Tonight’s story is the final tale from Shokoku hyakumonogatari! 100 tales from all over Japan, and 4 years of A-Yokai-A-Day posts culminate here. What a journey!
This is a great finale to this story collection. A tale about telling ghost stories, and a reward for those with the courage to stick it through. I love the attitude of the main character: “What a waste of time!” Angry that he was left all alone to finish the game himself, and he did. What a sport.
I also love his attempt to reason with the ghost: “Please pass on with just the Nenbutsu.” As if salvation were negotiable and controllable by the ghost who wants to be saved. I don’t know if that line is meant to be humorous, but I laughed at it.
So now that you’ve heard 100 ghost tales, what did you think of this story collection? And even though the book ends on a happy note, remember… there may just be a ghost creeping up behind you now!

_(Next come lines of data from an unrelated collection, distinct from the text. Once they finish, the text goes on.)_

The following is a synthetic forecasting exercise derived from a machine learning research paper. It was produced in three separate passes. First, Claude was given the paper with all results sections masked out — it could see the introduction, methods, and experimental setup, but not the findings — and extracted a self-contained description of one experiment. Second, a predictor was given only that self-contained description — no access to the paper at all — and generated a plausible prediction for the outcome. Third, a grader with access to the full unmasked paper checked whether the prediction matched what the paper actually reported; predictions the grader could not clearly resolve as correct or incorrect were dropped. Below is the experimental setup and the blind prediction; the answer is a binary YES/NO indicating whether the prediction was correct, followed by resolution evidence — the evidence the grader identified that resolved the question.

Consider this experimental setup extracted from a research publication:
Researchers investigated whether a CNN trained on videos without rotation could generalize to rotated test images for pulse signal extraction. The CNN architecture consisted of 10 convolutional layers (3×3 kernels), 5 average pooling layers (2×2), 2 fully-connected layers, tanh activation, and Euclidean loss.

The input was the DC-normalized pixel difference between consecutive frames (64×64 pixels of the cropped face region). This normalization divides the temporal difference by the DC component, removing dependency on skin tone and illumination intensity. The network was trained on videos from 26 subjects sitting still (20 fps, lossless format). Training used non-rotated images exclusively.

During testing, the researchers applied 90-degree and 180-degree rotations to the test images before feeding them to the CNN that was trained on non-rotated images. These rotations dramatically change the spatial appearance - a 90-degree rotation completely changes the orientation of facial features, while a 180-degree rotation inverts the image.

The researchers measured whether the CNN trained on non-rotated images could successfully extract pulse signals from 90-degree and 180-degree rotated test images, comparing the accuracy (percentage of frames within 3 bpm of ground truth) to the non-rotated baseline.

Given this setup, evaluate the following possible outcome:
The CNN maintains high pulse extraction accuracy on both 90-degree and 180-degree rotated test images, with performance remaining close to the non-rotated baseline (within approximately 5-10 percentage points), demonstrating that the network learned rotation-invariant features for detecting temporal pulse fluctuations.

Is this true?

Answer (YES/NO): NO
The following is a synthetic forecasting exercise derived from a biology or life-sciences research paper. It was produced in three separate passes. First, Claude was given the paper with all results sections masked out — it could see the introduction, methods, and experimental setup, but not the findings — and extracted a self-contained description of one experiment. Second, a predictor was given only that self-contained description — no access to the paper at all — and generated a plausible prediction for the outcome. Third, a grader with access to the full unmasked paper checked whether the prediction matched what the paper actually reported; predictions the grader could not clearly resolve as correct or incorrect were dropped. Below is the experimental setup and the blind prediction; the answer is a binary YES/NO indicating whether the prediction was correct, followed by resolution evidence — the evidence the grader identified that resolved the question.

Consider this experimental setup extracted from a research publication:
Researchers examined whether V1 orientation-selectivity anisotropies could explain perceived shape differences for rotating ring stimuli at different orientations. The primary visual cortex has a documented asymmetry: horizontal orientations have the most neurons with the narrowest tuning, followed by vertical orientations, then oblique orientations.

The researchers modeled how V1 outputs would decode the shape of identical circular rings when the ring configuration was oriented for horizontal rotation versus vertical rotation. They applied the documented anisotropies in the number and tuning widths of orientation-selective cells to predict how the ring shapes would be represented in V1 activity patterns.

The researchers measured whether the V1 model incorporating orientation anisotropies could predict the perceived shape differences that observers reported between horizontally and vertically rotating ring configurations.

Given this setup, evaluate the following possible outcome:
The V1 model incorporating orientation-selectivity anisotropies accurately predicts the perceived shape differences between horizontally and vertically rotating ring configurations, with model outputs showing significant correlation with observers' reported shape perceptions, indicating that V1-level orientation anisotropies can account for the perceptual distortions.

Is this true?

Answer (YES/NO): NO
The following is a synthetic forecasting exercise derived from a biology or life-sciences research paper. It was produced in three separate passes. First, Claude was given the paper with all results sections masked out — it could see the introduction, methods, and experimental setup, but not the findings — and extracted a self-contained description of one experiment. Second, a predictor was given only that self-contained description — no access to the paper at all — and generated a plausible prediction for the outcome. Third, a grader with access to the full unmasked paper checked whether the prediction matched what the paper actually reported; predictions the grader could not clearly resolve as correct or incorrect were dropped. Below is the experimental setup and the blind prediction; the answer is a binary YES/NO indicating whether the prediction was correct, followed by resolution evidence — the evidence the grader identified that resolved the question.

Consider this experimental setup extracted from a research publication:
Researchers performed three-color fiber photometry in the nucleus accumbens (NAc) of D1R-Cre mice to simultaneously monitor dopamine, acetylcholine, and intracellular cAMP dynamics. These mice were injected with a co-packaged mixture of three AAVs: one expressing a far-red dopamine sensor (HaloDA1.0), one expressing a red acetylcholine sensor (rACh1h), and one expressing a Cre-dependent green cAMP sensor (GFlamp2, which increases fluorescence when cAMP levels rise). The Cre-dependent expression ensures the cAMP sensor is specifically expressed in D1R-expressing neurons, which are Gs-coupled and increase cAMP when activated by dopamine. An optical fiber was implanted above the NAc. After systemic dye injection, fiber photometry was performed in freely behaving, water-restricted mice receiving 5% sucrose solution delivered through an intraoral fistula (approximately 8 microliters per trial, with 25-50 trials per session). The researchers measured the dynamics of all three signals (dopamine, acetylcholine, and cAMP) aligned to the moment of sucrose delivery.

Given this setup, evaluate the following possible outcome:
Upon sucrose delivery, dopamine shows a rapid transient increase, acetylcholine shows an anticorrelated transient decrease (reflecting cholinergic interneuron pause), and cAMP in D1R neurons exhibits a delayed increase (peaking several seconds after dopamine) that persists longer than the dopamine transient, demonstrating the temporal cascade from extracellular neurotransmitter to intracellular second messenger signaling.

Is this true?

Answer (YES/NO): NO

How Telling One Hundred Ghost Stories Lead to Wealth and Honor
Near Gojō-Horikawa, Kyōto lived a man named Komeya Hachirōbē. He had ten children, his sixteen-year-old son being head of the household, and he had long been a widower.
One day he traveled to Ōtsu to buy rice, leaving his children to watch the house. “Mind the house well. I will return tomorrow,” he said as he departed.
That night, seven or eight neighborhood children gathered to play and they began a game of one hundred ghost stories. Before long, they had told forty or fifty tales, and one by one the children left. There were only two or three children left by the time they reached eighty or ninety tales, fear had overtaken them all and they went home, so that only the eldest son was left.
The eldest son thought, “The game of one hundred ghost stories is meant to test the strength of the ghosts. What a waste this has become. Therefore, I will finish the hundred tales by myself!”
He told the rest of the stories, and then went out back to pee. But something was in the garden, and it grabbed his leg firmly with a hairy hand. The eldest son, startled, shouted, “Who’s there? Show yourself!”
Just then it changed into a woman of seventeen or eighteen and said, “I am the former mistress of this house. I died during childbirth, and there was nobody to perform my funeral so I could not pass on. Please recite one thousand sutras for me.”
To this the eldest son replied, “My father is a poor man, and there is no way we could afford a thousand sutra memorial service. Please pass on with just the Nenbutsu.”
The woman replied, “In that case, I will bury gold coins beneath the persimmon tree behind the house. Please use them to perform my service.” Then she vanished into thin air.
The next day, Hachirōbē returned. When he heard the tale of what had happened the previous night, he said, “Well in that case…” and dug beneath the persimmon tree. There he found one hundred ryō in koban coins. He quickly retrieved them all, and he used them to perform a warm-hearted funeral for the woman. After that the Komeya family prospered, and became the foremost rice merchant in Shimogyō.